-- Swiss stocks extended their losing streak at Wednesday's close, with the Swiss Market Index down 0.88%, as investors assessed fresh corporate and economic data releases while awaiting the US Federal Reserve's monetary policy decision.
The Fed is widely expected to leave its key interest rate unchanged in the 3.5% to 3.75% range later today.
"Nothing much is expected from this meeting. The March dots showed the Committee median vote leaned toward one cut this year and one more next year. That's unlikely to be settled for a long while yet. [US Fed Chair] Powell is unlikely to be comfortable with teeing up such a move before his successor takes over and he faces eleven other voting FOMC members that are more worried about inflation at the moment," Scotiabank Economics said. "Our forecast remains for one cut by late year and another in early 2027 which would drop the fed funds upper limit rate to 3.25% and hence still on the boundary between restrictive and neutral."
Back home, data from UBS & CFA Society Switzerland showed that the country's economic sentiment index increased to -30.3 points in April from -35 points in March.
On the corporate front, Sandoz Group's (SDZ.SW) net sales increased to $2.76 billion in the first quarter from the year-ago $2.48 billion, bolstered by an 18% growth in constant-currency net sales at its biosimilars segment. For 2026, the Swiss pharmaceutical major reaffirmed its guidance of a mid-to-high single-digit percentage growth in net sales at constant currency. The stock closed the session 2.23% lower.
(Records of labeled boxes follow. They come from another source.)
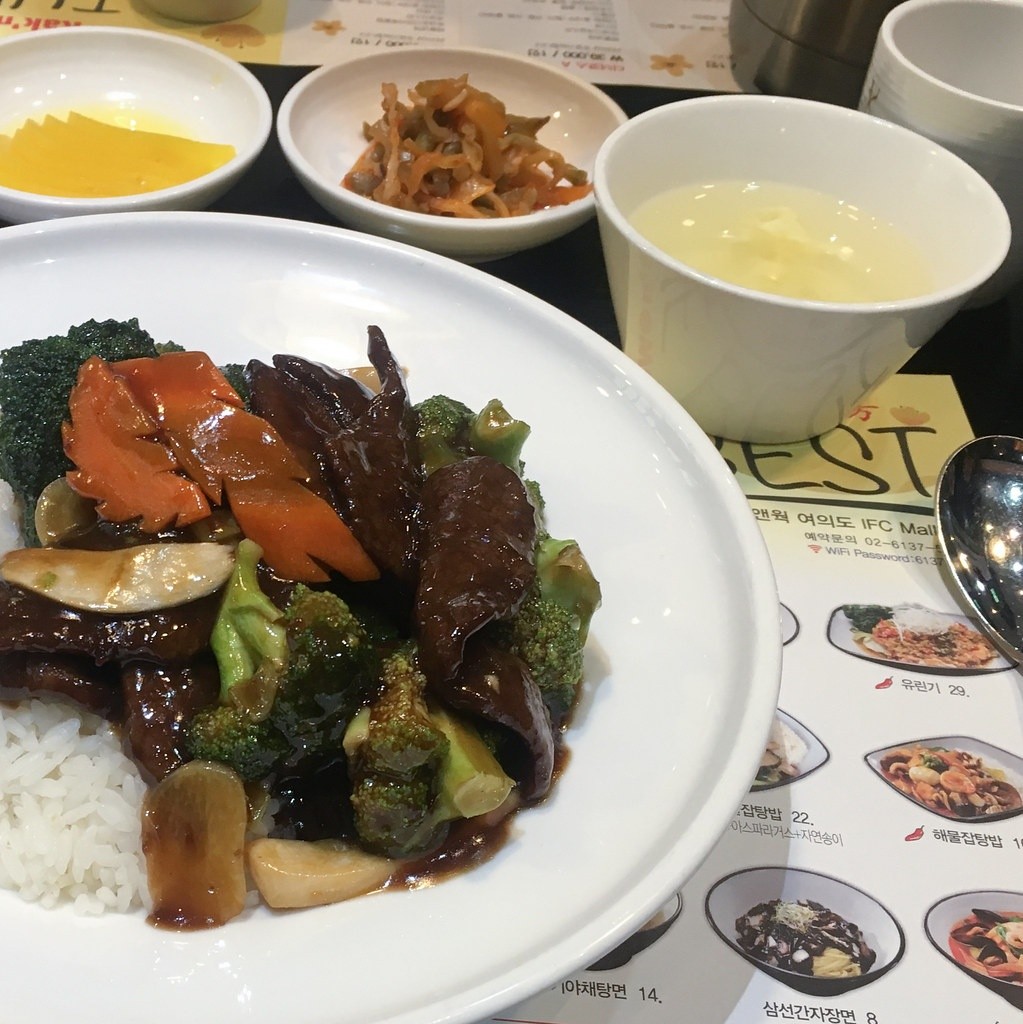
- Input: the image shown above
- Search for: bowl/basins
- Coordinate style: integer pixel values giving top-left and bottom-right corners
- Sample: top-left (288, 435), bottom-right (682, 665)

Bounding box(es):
top-left (924, 889), bottom-right (1023, 1012)
top-left (592, 95), bottom-right (1012, 446)
top-left (704, 865), bottom-right (906, 998)
top-left (582, 891), bottom-right (682, 972)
On the flip side, UBS Group (UBSG.SW) gained 3.22% at closing as it delivered a year-over-year surge in first-quarter net profit attributable to shareholders to $3.04 billion from $1.69 billion. Total revenue also climbed over the period to $14.24 billion from $12.56 billion, mainly driven by double-digit growth in the Swiss banking group's core franchises.
"We delivered excellent financial results and remain on track to deliver on our financial objectives for 2026 ... Having now successfully transferred all client accounts in Switzerland, we achieved another crucial milestone in one of the most complex integrations in banking history. We are confident in substantially completing the integration by year-end, positioning us for further sustainable growth," Chief Executive Officer Sergio Ermotti said. "On the topic of Swiss capital requirements, we will continue to engage constructively and contribute to fact-based deliberations. These developments do not, and will not, change who we are as a firm."